> From: Allison, Timothy B.
> Sent: April 20, 2015 5:11:04am PDT
> To: dev@tika.apache.org
> Subject: RE: [VOTE] Apache Tika 1.8 Release Candidate #2
> 
> If I understand correctly, if we release rc2, Tika 1.8 will break in Hadoop 
> clusters across the land?!
> Or, Hadoop folks will have to apply a classloading workaround or rebuild 
> 1.8/trunk with small version mod in TIKA-1606 to get Tika to work.
> 
> For most Hadoopites, this will be a straightforward fix, and I'm assuming 
> that's why Ken is not more outspoken against releasing rc2 as is (Ken, let me 
> know if I'm wrong!).  

Usually it's straightforward. Though whenever you start manipulating the 
classloader logic, you can get odd results.

E.g. by forcing your job jar's dependencies to show up first, now you can have 
an issue where one of your jars masks an older/newer version that Hadoop needs, 
so the job fails for some other reason.

But yes, I don't feel strongly enough about this to vote -1, as I don't think 
there are that many people using Tika with Hadoop.

For Bixo, I'd defer updating the Tika dependency until another version is 
released.

Don't know about Behemoth - Julien?

-- Ken


> For other users, though, say, in healthcare, where code security review is 
> stringent, this could be a real pain, no?
> 
> Am I understanding correctly what will happen?  If so, do we really want to 
> do this?

[Records from a collection]

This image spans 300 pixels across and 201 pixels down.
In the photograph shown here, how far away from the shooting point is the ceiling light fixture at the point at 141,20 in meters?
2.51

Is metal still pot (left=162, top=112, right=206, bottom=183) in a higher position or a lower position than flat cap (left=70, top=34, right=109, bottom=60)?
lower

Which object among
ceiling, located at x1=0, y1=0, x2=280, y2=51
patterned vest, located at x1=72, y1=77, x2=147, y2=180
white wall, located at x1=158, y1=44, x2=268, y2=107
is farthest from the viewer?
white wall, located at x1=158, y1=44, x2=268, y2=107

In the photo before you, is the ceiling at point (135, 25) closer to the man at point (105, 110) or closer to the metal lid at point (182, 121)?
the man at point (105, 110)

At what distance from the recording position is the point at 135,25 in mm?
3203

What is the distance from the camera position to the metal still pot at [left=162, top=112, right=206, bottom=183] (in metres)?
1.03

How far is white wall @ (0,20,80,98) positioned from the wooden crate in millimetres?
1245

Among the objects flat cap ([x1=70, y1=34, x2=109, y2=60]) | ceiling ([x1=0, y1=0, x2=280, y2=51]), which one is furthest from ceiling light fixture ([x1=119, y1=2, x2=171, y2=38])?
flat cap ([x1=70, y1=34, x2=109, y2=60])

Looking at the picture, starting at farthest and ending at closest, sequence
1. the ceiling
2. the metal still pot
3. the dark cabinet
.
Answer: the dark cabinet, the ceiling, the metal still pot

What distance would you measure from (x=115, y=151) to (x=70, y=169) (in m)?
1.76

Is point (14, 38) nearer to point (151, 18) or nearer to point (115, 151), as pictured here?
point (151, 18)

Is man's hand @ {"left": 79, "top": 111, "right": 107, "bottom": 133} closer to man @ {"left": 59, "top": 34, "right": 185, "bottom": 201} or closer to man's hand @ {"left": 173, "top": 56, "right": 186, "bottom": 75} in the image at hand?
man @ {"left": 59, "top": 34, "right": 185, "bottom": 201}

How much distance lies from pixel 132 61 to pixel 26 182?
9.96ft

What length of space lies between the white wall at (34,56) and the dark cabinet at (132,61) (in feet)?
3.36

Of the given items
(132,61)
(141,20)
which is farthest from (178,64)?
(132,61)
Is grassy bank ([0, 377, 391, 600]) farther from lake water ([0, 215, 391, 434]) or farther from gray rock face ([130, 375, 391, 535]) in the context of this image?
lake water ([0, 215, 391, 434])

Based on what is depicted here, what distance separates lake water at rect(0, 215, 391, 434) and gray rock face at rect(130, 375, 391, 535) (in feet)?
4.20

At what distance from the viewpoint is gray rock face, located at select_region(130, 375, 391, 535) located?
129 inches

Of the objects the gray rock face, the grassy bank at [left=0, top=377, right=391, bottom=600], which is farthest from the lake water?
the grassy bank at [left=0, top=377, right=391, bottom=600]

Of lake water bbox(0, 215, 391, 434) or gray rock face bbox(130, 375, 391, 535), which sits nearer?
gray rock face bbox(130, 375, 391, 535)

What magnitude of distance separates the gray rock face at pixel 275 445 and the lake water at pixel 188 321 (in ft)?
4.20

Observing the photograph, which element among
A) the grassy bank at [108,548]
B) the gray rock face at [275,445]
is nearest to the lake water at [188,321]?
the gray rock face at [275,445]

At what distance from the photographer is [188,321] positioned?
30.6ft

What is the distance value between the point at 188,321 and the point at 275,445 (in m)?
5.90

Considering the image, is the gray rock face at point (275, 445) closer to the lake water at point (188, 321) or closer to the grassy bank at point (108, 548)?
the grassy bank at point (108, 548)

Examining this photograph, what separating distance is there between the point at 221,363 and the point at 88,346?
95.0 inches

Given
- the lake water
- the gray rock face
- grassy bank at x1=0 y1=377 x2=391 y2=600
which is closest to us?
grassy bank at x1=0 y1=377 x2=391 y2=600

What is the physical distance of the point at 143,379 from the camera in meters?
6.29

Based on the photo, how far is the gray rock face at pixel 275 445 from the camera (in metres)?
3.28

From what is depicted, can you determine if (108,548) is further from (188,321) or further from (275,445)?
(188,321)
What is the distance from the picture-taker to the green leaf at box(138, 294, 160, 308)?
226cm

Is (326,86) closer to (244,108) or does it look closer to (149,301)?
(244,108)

JOBS —
**a)** Reproduce the part of the Tika 1.8 release thread that opens with the words containing "But yes, I don't" and closes with "Behemoth - Julien?".
**b)** List every person named in the Tika 1.8 release thread.
**c)** Answer these questions from the Tika 1.8 release thread, one per line:
(i) Which issue holds the small version modification that Hadoop users could rebuild with?
(ii) What does Ken say he would do about the Tika dependency for Bixo?
(iii) On what date was Allison's message sent?

EXERCISE SOLUTIONS —
**a)**
But yes, I don't feel strongly enough about this to vote -1, as I don't think 
there are that many people using Tika with Hadoop.

For Bixo, I'd defer updating the Tika dependency until another version is 
released.

Don't know about Behemoth - Julien?

**b)**
Timothy B. Allison
Ken
Julien

**c)**
(i) TIKA-1606
(ii) He would defer updating the Tika dependency until another version is released.
(iii) April 20, 2015